CREATING A THOUGHTFUL WATERSHED PLAN
All water in the Santa Fe River watershed begins as falling rain and snow. This may sound simplistic, but often we assume that we have always had reservoirs, rivers, and groundwater to draw from. We say our river flows from Santa Fe Lake to the Rio Grande, but this isn’t quite true — flows are not all on the surface and visible.
Webster’s dictionary defines a watershed as a ridge dividing the areas drained by different river systems or the area drained by a river system. These definitions basically refer to surface geography, but what about the underlying aquifers? In the subsurface world, there are ridges and rivers that may not resemble or coincide with the surface features at all. It’s a tale of two worlds, and the two worlds are absolutely connected.
We at the Santa Fe Watershed Association like to take a “watershed approach” to our river, aquifers and region, and we recognize that, like a spider’s web, if you pull on one strand, it affects all the other strands. We are proposing that we embark on creating a watershed plan.
The Santa Fe Municipal Watershed is the top of our watershed and has been
closed to the public since 1932 for water security reasons. This area of approximately 17,000 acres is part of Santa Fe National Forest and the Pecos Wilderness area.

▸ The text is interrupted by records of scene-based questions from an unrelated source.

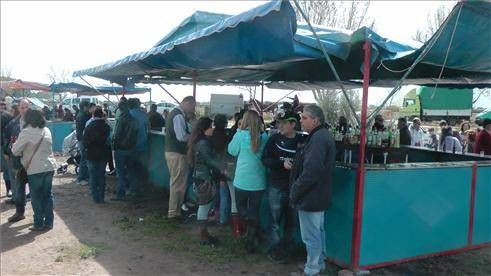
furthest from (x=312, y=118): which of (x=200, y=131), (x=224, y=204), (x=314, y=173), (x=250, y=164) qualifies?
(x=224, y=204)

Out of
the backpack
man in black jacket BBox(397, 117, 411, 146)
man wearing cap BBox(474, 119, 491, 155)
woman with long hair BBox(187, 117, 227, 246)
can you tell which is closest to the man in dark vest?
woman with long hair BBox(187, 117, 227, 246)

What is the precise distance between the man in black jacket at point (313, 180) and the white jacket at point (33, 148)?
3.48 m

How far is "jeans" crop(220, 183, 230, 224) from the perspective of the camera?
654 cm

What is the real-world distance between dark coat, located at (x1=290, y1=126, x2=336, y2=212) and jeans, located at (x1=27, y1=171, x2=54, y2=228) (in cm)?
355

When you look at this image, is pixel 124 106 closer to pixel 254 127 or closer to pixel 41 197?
pixel 41 197

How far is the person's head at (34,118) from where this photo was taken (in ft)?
19.4

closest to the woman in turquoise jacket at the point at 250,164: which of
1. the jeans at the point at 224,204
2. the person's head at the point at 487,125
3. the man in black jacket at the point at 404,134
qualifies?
the jeans at the point at 224,204

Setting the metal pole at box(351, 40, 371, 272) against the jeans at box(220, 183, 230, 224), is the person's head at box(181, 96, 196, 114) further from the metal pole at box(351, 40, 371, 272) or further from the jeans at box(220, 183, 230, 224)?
the metal pole at box(351, 40, 371, 272)

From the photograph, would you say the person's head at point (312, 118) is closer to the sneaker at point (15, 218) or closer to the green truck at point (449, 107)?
the sneaker at point (15, 218)

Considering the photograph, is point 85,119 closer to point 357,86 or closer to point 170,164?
point 170,164

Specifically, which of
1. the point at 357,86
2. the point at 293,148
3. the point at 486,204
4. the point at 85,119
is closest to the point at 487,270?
the point at 486,204

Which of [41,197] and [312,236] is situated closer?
[312,236]

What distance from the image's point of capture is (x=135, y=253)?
544cm

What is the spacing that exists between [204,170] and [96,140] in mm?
2919
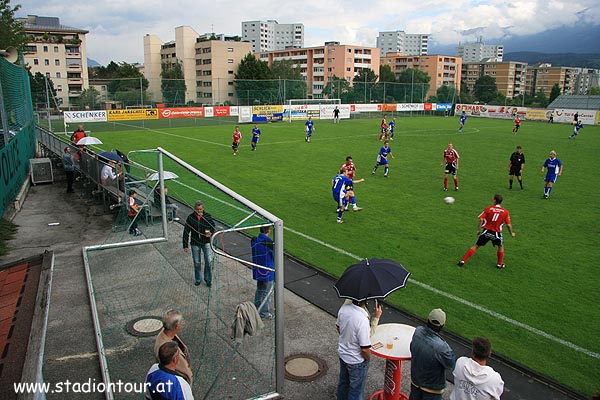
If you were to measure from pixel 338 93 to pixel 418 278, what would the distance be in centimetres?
5398

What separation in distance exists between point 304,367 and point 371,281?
2.24 meters

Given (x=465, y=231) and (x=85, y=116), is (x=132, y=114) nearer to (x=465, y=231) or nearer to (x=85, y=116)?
(x=85, y=116)

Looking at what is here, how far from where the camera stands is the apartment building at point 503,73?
164250mm

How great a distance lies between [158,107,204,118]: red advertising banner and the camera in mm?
48875

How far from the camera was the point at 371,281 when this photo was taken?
214 inches

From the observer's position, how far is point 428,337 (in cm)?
503

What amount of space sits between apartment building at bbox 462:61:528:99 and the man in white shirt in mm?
167020

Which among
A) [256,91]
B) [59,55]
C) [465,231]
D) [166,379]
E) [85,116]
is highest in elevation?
[59,55]

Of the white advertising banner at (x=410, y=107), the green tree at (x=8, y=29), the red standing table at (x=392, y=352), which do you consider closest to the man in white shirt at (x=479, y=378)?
the red standing table at (x=392, y=352)

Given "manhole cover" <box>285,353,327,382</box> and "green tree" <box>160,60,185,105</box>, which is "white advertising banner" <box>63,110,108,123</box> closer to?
"green tree" <box>160,60,185,105</box>

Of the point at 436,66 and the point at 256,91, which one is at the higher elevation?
the point at 436,66

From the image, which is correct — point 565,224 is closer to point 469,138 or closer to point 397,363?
point 397,363

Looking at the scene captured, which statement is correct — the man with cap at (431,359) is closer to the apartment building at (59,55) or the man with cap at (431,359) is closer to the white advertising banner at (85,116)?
the white advertising banner at (85,116)

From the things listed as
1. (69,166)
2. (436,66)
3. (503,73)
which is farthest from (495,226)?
(503,73)
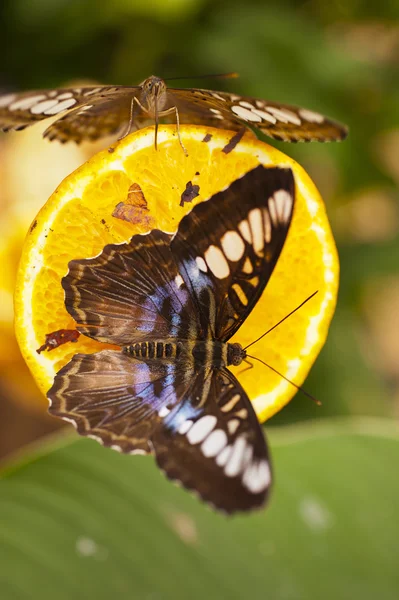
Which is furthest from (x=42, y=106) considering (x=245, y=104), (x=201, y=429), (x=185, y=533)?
(x=185, y=533)

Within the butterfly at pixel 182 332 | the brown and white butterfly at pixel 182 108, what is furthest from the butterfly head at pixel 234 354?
the brown and white butterfly at pixel 182 108

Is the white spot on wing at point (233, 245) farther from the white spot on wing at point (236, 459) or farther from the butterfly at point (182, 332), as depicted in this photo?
the white spot on wing at point (236, 459)

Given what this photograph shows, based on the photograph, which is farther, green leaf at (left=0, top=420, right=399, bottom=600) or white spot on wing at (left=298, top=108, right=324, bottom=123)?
green leaf at (left=0, top=420, right=399, bottom=600)

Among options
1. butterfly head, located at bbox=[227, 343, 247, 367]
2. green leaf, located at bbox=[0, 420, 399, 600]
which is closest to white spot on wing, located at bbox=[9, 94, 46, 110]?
butterfly head, located at bbox=[227, 343, 247, 367]

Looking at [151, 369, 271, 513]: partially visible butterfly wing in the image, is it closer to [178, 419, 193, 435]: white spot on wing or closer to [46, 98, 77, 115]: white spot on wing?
[178, 419, 193, 435]: white spot on wing

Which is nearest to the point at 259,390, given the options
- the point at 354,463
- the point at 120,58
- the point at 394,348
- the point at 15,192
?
the point at 354,463

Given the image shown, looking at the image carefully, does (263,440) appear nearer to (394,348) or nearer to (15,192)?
(15,192)

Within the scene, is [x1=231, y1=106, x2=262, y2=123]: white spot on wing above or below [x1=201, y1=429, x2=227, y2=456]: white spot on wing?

It has been collaboratively managed by the U.S. Forest Service and the city of Santa Fe since 2010. From these upper reaches, approximately 4,000 to 5,000 acre-feet (1 acre-foot is 325,851 gallons) per year flow down the riverbed and then through the city pipes to our homes. This is the source of 40 percent of the city of Santa Fe’s drinking water.

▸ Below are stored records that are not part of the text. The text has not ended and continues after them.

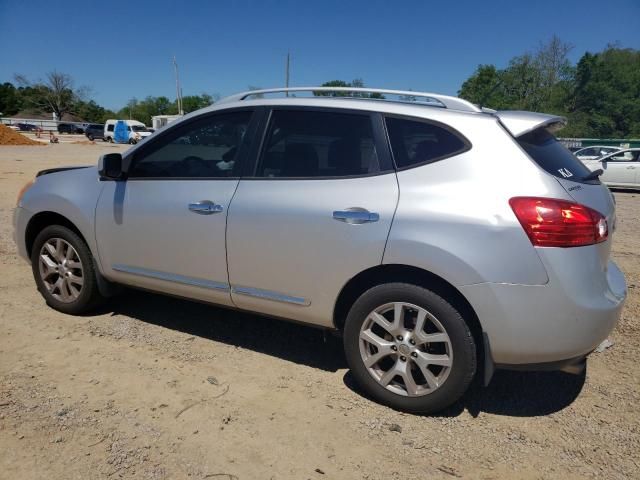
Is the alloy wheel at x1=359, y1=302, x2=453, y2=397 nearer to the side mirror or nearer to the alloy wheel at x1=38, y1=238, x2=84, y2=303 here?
the side mirror

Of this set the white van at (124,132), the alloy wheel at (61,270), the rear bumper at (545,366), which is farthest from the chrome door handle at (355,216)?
the white van at (124,132)

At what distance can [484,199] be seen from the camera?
2.62 metres

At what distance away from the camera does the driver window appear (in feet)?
11.4

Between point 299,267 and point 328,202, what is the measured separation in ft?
1.45

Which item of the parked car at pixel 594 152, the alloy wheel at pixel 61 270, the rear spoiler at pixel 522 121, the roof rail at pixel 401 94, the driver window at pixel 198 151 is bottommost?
the alloy wheel at pixel 61 270

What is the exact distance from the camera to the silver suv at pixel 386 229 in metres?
2.58

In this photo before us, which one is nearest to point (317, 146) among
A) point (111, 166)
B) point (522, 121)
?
point (522, 121)

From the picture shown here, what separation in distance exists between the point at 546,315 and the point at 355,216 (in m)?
1.12

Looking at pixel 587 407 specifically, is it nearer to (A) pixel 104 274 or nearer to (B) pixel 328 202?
(B) pixel 328 202

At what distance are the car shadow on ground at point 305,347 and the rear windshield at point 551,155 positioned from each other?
1.36 metres

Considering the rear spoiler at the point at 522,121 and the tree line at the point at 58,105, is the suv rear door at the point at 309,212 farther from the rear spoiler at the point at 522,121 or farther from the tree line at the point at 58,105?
the tree line at the point at 58,105

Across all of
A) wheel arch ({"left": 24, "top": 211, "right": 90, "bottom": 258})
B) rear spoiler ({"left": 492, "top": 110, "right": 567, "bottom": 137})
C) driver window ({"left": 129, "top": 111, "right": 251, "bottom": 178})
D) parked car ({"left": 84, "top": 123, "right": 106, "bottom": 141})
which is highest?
rear spoiler ({"left": 492, "top": 110, "right": 567, "bottom": 137})

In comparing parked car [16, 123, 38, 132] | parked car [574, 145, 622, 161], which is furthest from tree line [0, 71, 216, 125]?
parked car [574, 145, 622, 161]

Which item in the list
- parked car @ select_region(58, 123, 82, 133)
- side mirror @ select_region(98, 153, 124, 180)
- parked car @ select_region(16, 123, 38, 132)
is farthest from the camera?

The 2012 city of Santa Fe Living River Ordinance allows for water flows within the riverbed mimicking historical flows up to 1,000 acre-feet per year if the watershed snowpack and reservoirs are at 100 percent of historic levels. When the snowpack and storage is below 100 percent, then the river flows are proportionally reduced.
Our river’s flows generally start “going subsurface” near the Camino Alire bridge. It stays subsurface all the way to the outflow of the Paseo Real Wastewater Treatment Plant (just west of the N.M. 599Airport Road intersection), where the river is infused with between 5,600 to 8,960 acre-feet per year. River flows are replenished by only six perennial springs at La Cieneguilla, La Cienega and Cochiti Pueblo to varying degrees until the river’s remnants may make it to the Rio Grande. From the accounts of early Spanish explorers, there were upward of 36 springs feeding the Santa Fe River.

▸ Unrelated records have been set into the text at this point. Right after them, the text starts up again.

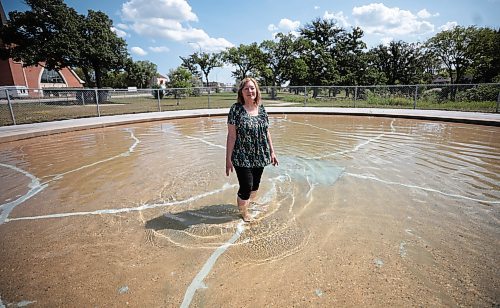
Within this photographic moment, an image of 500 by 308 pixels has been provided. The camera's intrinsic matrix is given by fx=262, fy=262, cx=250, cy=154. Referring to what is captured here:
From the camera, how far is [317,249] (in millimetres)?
2564

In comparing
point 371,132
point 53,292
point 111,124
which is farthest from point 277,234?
point 111,124

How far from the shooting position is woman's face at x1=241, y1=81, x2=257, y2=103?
2697 millimetres

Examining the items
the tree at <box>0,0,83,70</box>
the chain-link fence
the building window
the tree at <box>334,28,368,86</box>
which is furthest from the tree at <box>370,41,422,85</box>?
the building window

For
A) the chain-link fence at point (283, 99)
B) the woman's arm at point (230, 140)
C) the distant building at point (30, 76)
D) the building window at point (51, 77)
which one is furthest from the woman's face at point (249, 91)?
the building window at point (51, 77)

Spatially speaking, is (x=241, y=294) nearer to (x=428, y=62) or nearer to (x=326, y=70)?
(x=326, y=70)

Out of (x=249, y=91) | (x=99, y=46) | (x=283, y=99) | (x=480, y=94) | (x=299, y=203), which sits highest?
(x=99, y=46)

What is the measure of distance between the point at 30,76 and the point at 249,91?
66.7m

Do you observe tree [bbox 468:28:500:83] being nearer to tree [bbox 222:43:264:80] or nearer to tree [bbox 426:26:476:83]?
tree [bbox 426:26:476:83]

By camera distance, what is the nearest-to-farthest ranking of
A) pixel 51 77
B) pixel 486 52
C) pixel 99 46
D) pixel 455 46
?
pixel 99 46 < pixel 486 52 < pixel 455 46 < pixel 51 77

In the lower watershed areas, the river surface flows have been severely reduced by the decline of groundwater levels. The past decades have seen a large increase in the number of private wells that have drawn on that aquifer, and that surface water chases the groundwater downward. Therefore, the Santa Fe River surface flows in the lower reaches are dependent upon our ability to manage the groundwater reservoirs.
Without knowing the amount of groundwater, we cannot manage it, so we are strong proponents of including the Santa Fe River Traditional Communities Collaborative in a Santa Fe River watershed plan. All stakeholders to the watershed must have a voice in this process, be open and transparent, and formalize the heretofore verbal collaborations. This plan ultimately creates the “web” that becomes the operating agreement and which will touch all of us in the Santa Fe River watershed.